Text block -
First, I removed the bottom border from the navbar and replaced it with a dashed linear gradient background, like this:

nav.global {
	background-image: linear-gradient(
		90deg,
		currentColor 25%,
		transparent 25% 75%,
		currentColor 75%
	);
	background-position: 0 100%;
	background-size: 8px 1px;
	background-repeat: repeat-x;
}

(Okay, I actually used the background shorthand form of the above — linear-gradient(…) 0 100% / 8px 1px repeat-x — but the result is the same.)

I thought about using repeating-linear-gradient, which would have let me skip having to declare a background-repeat, but would have required me to size the gradient’s color stops using length units instead of percentages. I liked how, with the above, I could set the color stops with percentages, and then experiment with the size of the image using background-size. (7px 1px? 9px 1px? 8px 1.33px? Tried ’em all, and then some.) But that’s mostly a personal preference, not based in any obvious performance or clarity win, so if you want to try this with a repeating gradient, go for it.

But wait. What was the point of recreating the border’s built-in dash effect with a gradient background? Well, as I said, it made it easier to experiment with different sizes. It also allowed me to create a dash pattern that would be very consistent across browsers, which border-style dashes very much are not.

But primarily, I wanted the dashes to be in the background of the navbar because I could then add small solid-color gradients to the backgrounds of the navlinks that come after the active one.

Spatial questions based on scenes
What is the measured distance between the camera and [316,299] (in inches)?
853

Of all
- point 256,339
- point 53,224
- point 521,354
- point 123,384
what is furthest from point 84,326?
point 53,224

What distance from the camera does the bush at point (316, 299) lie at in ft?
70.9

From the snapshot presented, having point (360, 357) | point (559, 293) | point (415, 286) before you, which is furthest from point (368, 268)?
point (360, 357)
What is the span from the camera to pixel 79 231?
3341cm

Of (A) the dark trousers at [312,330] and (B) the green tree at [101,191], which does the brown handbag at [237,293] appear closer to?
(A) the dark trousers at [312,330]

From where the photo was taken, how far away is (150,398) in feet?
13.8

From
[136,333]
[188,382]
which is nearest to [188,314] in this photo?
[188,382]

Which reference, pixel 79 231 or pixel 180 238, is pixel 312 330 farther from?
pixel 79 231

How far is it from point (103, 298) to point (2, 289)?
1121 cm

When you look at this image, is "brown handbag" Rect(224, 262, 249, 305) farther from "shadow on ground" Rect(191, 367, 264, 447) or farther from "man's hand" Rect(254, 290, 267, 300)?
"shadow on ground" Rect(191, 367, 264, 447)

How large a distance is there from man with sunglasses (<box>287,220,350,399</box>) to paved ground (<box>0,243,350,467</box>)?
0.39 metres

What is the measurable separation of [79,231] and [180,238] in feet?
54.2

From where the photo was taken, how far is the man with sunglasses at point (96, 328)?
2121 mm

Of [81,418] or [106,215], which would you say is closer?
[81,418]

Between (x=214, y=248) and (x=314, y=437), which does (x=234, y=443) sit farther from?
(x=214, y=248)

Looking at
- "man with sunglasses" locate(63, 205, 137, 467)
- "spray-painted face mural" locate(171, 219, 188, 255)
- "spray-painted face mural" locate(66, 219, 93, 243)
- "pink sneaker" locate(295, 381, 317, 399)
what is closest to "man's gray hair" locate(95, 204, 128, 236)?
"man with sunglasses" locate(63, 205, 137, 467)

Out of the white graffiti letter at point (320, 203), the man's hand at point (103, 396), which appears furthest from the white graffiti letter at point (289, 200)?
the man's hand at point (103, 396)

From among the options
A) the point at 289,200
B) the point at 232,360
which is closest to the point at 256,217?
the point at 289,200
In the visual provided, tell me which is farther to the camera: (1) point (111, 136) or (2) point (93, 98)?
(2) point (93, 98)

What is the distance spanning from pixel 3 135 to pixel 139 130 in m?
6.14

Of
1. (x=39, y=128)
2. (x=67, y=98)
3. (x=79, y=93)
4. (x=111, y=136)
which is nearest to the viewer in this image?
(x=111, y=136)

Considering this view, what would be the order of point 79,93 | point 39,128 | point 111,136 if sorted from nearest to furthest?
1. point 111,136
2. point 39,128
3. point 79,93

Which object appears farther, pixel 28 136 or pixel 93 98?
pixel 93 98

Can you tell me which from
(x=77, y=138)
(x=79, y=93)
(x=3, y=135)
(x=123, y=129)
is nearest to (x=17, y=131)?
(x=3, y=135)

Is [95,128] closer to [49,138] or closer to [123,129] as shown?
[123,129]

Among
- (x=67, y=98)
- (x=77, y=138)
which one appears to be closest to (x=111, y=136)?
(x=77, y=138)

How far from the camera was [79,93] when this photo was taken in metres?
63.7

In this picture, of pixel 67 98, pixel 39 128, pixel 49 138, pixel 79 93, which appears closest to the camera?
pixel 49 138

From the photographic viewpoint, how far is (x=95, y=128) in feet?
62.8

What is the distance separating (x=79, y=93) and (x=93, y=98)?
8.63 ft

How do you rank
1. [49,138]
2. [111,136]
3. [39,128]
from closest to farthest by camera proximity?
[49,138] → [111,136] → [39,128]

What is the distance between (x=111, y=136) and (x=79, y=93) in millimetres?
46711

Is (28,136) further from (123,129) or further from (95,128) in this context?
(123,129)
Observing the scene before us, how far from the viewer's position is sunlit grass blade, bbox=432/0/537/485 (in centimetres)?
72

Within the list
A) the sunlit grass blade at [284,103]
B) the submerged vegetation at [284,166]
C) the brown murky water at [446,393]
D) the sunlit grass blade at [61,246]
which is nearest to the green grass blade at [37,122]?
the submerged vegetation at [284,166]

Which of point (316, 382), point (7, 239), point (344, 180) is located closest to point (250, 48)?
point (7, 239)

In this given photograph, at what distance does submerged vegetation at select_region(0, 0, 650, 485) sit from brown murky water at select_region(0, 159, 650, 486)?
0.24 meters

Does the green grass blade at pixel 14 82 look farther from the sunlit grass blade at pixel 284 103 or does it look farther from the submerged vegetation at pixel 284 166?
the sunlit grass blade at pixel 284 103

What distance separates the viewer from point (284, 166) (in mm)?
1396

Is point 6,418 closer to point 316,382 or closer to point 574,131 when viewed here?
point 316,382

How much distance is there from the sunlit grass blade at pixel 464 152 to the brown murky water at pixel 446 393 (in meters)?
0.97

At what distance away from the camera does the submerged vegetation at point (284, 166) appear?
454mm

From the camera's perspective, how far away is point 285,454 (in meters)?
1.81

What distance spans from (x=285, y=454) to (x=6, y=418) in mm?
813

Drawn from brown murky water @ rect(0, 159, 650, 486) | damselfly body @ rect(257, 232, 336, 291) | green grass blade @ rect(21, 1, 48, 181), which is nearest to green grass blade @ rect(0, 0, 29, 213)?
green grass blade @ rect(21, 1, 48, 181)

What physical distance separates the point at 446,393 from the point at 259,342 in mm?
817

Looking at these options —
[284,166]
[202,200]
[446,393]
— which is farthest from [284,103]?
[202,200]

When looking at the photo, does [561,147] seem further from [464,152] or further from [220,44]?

Aim A -
Reproduce the text about the dashed navbar background in full, word for word.
Aim B -
Show each line of the rows that contains the word "closer".

Exercise answer A -
First, I removed the bottom border from the navbar and replaced it with a dashed linear gradient background, like this:

nav.global {
	background-image: linear-gradient(
		90deg,
		currentColor 25%,
		transparent 25% 75%,
		currentColor 75%
	);
	background-position: 0 100%;
	background-size: 8px 1px;
	background-repeat: repeat-x;
}

(Okay, I actually used the background shorthand form of the above — linear-gradient(…) 0 100% / 8px 1px repeat-x — but the result is the same.)

I thought about using repeating-linear-gradient, which would have let me skip having to declare a background-repeat, but would have required me to size the gradient’s color stops using length units instead of percentages. I liked how, with the above, I could set the color stops with percentages, and then experiment with the size of the image using background-size. (7px 1px? 9px 1px? 8px 1.33px? Tried ’em all, and then some.) But that’s mostly a personal preference, not based in any obvious performance or clarity win, so if you want to try this with a repeating gradient, go for it.

But wait. What was the point of recreating the border’s built-in dash effect with a gradient background? Well, as I said, it made it easier to experiment with different sizes. It also allowed me to create a dash pattern that would be very consistent across browsers, which border-style dashes very much are not.

But primarily, I wanted the dashes to be in the background of the navbar because I could then add small solid-color gradients to the backgrounds of the navlinks that come after the active one.

Exercise answer B -
Of (A) the dark trousers at [312,330] and (B) the green tree at [101,191], which does the brown handbag at [237,293] appear closer to?
Of [81,418] or [106,215], which would you say is closer?
Is [95,128] closer to [49,138] or closer to [123,129] as shown?
Is point 6,418 closer to point 316,382 or closer to point 574,131 when viewed here?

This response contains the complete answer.